After repeated Department of Environmental Quality actions, the port commission built an improved, multi-lagoon system that can more easily treat the chicken fat and cooking oils produced by Tyson.
The most recent problem began “the day before the Fourth of July,” Kinnebrew said. She said she and her son, Lance, talked to port commission officials and District 1 Supervisor David McDonald.
But, she said, she could not tell if anything was done to alleviate the smells.
“We have talked to the Kinnebrews and tried to keep them up to date” on progress, said Jimmy Heidel, executive director of the port commission, adding the most recent smells were caused by a one-time incident at Tyson.
“They had one of their pumps go out,” he said, explaining that malfunction kept the plant from properly pretreating its effluent before turning it into the sewage system.
Since the lagoons could not properly process the untreated material and since it was of such a large volume, smells resulted.

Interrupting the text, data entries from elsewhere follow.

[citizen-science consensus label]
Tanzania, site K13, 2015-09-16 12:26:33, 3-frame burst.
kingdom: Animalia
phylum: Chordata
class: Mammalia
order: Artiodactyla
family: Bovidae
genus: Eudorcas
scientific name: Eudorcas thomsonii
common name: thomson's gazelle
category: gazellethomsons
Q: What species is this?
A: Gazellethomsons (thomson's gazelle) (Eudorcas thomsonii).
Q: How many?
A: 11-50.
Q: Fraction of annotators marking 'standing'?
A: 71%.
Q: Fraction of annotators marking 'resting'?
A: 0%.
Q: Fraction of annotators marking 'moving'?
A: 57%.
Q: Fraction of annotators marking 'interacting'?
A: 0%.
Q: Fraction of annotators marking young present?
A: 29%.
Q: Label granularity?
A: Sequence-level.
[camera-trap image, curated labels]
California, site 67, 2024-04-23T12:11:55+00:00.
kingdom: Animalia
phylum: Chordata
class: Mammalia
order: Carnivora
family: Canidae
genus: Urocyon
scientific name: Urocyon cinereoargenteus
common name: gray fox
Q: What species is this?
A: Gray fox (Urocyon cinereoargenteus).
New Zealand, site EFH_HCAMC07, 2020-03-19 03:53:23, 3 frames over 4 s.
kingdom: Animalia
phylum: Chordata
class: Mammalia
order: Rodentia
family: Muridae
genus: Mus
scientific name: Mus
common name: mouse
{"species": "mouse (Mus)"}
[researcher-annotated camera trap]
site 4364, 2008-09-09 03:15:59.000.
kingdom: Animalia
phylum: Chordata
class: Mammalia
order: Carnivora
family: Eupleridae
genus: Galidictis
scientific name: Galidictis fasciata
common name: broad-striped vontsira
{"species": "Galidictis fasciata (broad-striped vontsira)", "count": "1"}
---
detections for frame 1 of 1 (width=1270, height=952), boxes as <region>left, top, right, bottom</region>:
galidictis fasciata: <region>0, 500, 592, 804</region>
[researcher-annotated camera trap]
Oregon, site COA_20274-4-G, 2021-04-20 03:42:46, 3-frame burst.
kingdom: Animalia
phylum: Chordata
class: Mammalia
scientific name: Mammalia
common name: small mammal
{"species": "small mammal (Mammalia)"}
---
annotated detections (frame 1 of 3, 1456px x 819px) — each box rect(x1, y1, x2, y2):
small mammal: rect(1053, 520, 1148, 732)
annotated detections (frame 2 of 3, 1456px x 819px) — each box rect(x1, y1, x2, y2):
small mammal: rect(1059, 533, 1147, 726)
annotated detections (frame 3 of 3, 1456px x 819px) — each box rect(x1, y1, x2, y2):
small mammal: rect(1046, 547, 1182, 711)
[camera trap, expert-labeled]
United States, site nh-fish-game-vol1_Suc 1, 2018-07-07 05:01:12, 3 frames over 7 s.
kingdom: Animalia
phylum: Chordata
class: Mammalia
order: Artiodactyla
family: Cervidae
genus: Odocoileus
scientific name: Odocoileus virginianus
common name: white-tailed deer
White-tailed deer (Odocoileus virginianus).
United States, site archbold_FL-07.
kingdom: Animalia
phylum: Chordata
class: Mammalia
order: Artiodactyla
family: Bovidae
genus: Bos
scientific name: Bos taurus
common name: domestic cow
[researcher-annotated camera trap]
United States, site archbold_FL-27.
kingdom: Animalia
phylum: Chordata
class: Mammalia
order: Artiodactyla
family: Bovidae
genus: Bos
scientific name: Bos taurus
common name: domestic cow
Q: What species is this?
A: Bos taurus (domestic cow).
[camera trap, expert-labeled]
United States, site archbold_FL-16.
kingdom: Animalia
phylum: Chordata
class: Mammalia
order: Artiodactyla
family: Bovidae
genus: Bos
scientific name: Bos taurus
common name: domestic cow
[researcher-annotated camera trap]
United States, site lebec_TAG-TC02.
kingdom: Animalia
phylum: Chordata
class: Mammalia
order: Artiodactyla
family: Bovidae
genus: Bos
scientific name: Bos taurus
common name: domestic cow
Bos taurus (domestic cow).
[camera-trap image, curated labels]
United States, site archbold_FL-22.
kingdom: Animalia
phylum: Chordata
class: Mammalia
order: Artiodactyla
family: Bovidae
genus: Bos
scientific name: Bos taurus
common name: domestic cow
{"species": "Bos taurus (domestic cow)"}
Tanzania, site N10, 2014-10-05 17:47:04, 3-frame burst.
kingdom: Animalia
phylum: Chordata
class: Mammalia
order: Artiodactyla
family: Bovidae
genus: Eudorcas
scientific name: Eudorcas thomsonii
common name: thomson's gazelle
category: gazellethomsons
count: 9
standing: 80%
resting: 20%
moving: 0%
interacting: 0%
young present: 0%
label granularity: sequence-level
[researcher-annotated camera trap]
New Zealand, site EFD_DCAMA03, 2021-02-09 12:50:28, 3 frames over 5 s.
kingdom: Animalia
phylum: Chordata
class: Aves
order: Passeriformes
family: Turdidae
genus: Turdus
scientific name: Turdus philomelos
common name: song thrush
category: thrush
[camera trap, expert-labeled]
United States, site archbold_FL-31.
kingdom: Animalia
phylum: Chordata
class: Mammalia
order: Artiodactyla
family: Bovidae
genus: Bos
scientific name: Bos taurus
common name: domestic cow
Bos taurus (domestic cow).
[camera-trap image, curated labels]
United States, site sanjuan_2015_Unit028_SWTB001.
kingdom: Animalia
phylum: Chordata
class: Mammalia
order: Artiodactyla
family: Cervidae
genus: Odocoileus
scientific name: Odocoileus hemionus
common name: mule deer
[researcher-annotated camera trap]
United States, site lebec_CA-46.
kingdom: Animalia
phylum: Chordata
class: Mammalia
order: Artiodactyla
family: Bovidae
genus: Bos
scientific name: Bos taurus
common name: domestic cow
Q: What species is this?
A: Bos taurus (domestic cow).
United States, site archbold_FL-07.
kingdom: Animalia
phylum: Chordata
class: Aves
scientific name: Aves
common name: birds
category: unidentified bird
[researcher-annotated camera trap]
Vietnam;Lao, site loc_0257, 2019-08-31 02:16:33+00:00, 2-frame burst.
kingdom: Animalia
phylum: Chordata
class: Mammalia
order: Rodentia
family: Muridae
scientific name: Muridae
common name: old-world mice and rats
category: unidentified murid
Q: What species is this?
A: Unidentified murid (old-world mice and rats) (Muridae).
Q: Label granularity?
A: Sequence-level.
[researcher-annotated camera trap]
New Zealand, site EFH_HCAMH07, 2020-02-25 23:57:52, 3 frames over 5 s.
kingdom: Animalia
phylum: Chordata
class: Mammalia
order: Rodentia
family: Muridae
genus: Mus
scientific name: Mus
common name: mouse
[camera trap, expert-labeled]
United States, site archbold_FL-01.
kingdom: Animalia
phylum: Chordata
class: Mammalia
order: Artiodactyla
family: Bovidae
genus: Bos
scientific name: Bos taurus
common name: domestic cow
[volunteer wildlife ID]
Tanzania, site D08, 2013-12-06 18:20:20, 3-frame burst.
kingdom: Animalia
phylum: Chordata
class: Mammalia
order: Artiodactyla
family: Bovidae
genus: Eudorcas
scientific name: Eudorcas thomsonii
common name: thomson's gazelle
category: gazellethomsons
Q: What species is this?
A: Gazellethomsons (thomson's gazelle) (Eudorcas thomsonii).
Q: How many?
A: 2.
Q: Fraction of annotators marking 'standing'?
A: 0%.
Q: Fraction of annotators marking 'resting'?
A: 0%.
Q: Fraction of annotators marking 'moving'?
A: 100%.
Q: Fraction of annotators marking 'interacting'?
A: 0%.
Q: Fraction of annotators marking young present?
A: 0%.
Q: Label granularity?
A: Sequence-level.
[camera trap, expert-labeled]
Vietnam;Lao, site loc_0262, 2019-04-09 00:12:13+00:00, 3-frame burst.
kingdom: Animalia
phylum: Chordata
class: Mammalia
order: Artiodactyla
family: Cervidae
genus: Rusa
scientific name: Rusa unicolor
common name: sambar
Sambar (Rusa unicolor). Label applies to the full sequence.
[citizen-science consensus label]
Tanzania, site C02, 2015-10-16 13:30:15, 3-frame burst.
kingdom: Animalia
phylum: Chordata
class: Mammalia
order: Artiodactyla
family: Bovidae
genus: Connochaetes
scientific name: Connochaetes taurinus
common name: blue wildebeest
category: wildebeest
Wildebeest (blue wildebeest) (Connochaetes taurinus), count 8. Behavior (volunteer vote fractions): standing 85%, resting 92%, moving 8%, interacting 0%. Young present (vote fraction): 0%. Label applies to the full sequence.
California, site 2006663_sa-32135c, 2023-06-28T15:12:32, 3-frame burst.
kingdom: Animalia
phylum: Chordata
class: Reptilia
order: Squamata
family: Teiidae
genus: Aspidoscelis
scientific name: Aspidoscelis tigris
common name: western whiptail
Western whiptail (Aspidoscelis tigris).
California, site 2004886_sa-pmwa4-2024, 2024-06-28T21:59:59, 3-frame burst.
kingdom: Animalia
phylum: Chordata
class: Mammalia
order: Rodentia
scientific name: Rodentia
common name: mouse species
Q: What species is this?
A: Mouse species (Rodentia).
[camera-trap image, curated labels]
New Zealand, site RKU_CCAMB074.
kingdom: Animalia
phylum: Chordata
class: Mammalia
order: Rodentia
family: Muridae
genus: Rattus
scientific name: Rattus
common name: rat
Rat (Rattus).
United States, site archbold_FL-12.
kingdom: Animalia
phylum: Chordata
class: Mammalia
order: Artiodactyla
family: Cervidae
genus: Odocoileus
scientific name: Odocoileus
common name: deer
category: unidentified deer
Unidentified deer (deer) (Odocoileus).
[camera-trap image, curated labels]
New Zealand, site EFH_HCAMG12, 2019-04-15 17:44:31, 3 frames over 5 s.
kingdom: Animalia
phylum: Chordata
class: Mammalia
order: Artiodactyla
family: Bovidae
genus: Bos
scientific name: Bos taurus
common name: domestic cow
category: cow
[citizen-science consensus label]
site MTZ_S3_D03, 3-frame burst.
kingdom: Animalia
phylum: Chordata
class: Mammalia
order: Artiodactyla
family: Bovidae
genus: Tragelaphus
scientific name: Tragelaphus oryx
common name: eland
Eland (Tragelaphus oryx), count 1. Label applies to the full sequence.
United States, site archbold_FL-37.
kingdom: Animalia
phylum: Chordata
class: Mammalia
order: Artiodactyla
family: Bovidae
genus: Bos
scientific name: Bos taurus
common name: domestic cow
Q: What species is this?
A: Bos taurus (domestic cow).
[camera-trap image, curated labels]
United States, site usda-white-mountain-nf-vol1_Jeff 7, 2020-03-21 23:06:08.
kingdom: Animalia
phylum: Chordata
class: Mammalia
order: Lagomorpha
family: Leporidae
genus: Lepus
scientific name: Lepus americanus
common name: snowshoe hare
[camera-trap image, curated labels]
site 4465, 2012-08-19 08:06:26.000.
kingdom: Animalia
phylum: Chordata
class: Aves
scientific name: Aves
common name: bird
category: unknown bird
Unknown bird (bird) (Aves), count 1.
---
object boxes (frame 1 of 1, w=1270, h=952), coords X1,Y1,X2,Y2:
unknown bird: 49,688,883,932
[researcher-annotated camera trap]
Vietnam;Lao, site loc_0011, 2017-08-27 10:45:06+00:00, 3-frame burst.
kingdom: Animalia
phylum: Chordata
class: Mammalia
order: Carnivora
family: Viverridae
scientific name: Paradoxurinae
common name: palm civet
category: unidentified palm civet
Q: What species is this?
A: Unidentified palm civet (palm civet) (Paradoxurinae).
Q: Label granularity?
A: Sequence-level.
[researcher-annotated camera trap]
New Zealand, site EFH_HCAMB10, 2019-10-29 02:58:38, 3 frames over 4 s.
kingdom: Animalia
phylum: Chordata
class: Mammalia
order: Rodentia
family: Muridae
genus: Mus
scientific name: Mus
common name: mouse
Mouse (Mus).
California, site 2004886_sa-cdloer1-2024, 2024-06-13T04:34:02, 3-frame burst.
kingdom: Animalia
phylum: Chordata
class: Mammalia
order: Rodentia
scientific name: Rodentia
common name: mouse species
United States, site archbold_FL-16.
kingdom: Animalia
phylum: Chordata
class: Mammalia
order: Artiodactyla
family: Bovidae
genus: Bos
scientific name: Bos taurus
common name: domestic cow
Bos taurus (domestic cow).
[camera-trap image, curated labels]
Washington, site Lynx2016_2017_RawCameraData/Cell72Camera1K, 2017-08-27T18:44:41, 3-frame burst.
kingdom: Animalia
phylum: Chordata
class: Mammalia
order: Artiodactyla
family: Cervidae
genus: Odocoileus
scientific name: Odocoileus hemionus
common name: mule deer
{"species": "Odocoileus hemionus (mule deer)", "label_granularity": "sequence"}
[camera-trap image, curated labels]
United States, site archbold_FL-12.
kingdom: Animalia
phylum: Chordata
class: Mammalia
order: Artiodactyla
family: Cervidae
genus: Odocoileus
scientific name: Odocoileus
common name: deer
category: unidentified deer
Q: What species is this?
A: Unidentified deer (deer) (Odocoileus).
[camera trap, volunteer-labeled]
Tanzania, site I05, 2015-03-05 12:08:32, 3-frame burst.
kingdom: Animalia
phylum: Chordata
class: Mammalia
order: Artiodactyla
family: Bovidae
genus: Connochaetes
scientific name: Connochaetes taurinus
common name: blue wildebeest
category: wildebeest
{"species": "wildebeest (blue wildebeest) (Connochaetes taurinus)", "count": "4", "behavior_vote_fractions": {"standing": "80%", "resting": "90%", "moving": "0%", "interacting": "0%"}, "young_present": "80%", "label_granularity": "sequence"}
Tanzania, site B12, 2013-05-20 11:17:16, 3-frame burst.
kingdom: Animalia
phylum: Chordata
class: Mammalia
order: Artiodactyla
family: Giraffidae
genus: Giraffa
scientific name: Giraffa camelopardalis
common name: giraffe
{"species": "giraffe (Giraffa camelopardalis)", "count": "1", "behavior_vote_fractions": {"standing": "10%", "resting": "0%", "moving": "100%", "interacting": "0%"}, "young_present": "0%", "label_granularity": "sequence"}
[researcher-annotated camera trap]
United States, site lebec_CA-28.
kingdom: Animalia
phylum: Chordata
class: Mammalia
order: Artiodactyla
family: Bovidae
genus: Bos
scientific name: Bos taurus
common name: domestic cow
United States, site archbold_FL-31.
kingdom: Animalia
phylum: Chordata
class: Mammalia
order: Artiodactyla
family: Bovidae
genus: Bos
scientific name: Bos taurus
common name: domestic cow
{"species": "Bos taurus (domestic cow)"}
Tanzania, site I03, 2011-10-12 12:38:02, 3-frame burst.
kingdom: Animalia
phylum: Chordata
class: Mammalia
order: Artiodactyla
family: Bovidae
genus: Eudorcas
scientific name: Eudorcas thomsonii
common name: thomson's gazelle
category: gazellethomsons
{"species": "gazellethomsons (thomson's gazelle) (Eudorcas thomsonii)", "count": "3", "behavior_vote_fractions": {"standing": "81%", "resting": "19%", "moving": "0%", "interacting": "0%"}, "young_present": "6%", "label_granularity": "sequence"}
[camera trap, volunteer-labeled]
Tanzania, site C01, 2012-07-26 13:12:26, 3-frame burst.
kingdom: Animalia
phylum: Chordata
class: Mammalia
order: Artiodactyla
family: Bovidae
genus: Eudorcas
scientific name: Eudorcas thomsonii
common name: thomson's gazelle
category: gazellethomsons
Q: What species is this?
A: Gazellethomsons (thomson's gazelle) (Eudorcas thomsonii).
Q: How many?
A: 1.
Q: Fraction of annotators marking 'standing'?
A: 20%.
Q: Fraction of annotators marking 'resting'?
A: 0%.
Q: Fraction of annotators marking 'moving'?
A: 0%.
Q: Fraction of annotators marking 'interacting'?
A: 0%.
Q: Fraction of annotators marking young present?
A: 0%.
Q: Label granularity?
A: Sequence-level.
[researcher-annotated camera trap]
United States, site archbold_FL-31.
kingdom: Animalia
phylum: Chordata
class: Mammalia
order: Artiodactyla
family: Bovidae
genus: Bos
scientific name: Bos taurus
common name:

“We have been working with our environmental (consultant) and Tyson,” Heidel said.
One idea was to get a skimmer truck to remove the heavy, oily sludge from the first lagoon, but that was discarded in favor of chemical treatment.
That chemical treatment was applied the first time last week and again Monday, Heidel said.
“At first it did not seem to be working, but all of a sudden, it started to dissolve,” Heidel said, adding that the effects of the first chemical application and the one Monday should abate the smell by Thursday.
Jim Pilgrim, a member of the port commission staff, said high summer temperatures may tend to make the smell a little worse, but it is not causing it.
McDonald said he has been keeping up with the situation and trying to work with the Kinnebrews, Tyson and others involved.
He also said he was confident the measures taken will be effective and if not, Tyson will take other measures to solve the problem.
Heidel said the commission received a grant for $650,000 to make more improvements to the lagoon, but when bids were opened in June, all were in excess of the $575,000 engineer’s estimate and were rejected. The Warren County Board of Supervisors is in the process of advertising for new bids on the project.
“This will give us more capacity and ability to handle (similar) problems,” Heidel said, adding the improvements would increase the lagoons’ capacity from 500,000 gallons of waste per day to 1.5 million gallons per day.
The chicken-cooking plant was the park’s first tenant, and has been followed by several others including, most recently, two tier-one suppliers to the Nissan plant near Canton.